--- start of EXTRACT TO READ ---

Pleading and jurisdiction ground of review

[5] I turn, first, to the principal issue raised in the appeal: is an arbitrator precluded from deciding a defence that was not pleaded?

 

[6] The Arbitrator considered this to be so, and consequently determined that his competence was thus limited. The dispute referred to arbitration is framed by the pleadings. If a defence is not pleaded, he reasoned, the Arbitrator does not enjoy the competence to decide that matter. This reasoning, Close-Up Mining contended, is mistaken.

 

[7] The matter before us proceeded on the basis that the question to be determined is whether a party to arbitration proceedings that has failed to plead an issue may nevertheless seek to have the arbitrator decide this issue. It was thus somewhat unexpected that counsel for Close-Up Mining commenced his oral submissions with the contention that the pleadings in the arbitration could be understood to have raised the defence of repudiation. We do not need to engage this interpretative exercise. Close-Up Mining confined their challenge to the grounds set out in their supplementary founding affidavit. There, Close-Up Mining relied upon the proposition that the Arbitrator had come to the erroneous conclusion that he lacked jurisdiction to decide a matter not pleaded. That proposition has as its starting premise that Close-Up Mining did not plead the defence of repudiation. The contention that the opposite is true is at odds with the grounds upon which Close-Up Mining formulated their case to set aside the award. We decline to entertain a new case on appeal addressed before us in oral argument.

 

[8] Proceeding then, on the basis that Close-Up Mining did not plead the Lutzkie Group’s repudiation of the agreements, Close-Up Mining did however raise the question of repudiation in its heads of argument before the Arbitrator. This, Close-Up Mining argued, rendered the principle in Shill v Milner,1 of application. There, the Appellate Division recognised that a court enjoys a discretion to give some latitude to a litigant to raise issues at the trial that were not explicitly pleaded, where to do so gives rise to no prejudice, and where all the facts have been placed before the trial court. Just as the Shill v Milner discretion is enjoyed by a trial court, so too, Close-Up Mining contended, an arbitrator is invested with the same competence. The Arbitrator however failed to recognise this competence, and hence committed a gross irregularity.

 

[9] What then of the Arbitrator’s holding, affirmed by the high court, that he enjoyed no jurisdiction to decide matters that were not pleaded? As an invariable statement of the competence of an arbitrator, it is a proposition that cannot stand.

 

[10] It is well understood that parties may agree the matters to be referred to arbitration, and enjoy considerable autonomy in doing so.2 It is the arbitration agreement of the parties, taken together with acceptance by the parties of the conditions on which the arbitrator accepts appointment, that determine the jurisdiction of the arbitrator as to the matters referred to arbitration.

 

[11] Under the principle of party autonomy, there is no reason why parties cannot agree to confer upon an arbitrator the competence to decide matters that have not been pleaded, under a discretionary competence, the content of which is akin to the discretion recognised in Shill v Milner. It is important, however, to recognise the source of such a competence in arbitration proceedings. It does not derive, as with the courts, from an inherent power to protect and regulate their own process.3 It is to be found, rather, in the arbitration agreement of the parties. If the parties agree to confer upon the arbitrator a discretionary competence to decide a matter that has not been pleaded, but one that crystalises outside of the pleadings, there is no reason why the parties’ agreement should not be honoured.

--- end of EXTRACT TO READ ---
--- start of INFORMATION SHOWN ---

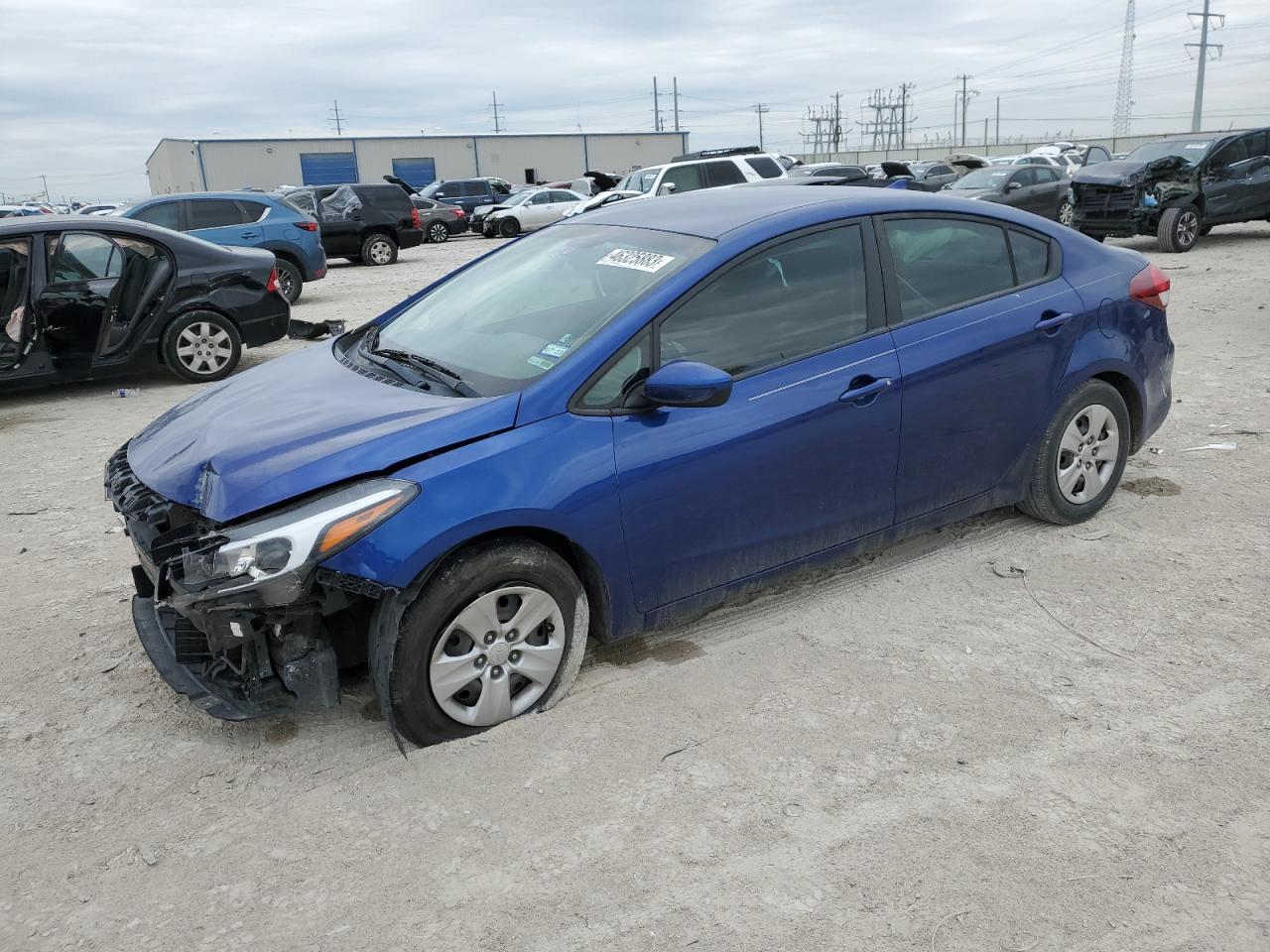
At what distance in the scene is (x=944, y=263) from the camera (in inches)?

--- end of INFORMATION SHOWN ---

WHAT TO WORK ON:
From the judgment excerpt on pleading and arbitral jurisdiction:
(a) In which document did Close-Up Mining set out the grounds to which it confined its challenge?
(b) Where did Close-Up Mining raise the question of repudiation before the Arbitrator?
(c) Where is the source of an arbitrator's competence to decide matters that were not pleaded to be found?
Rely on the judgment excerpt alone, not on the data.

EXERCISE RESPONSE:
(a) In its supplementary founding affidavit.
(b) In its heads of argument.
(c) In the arbitration agreement of the parties.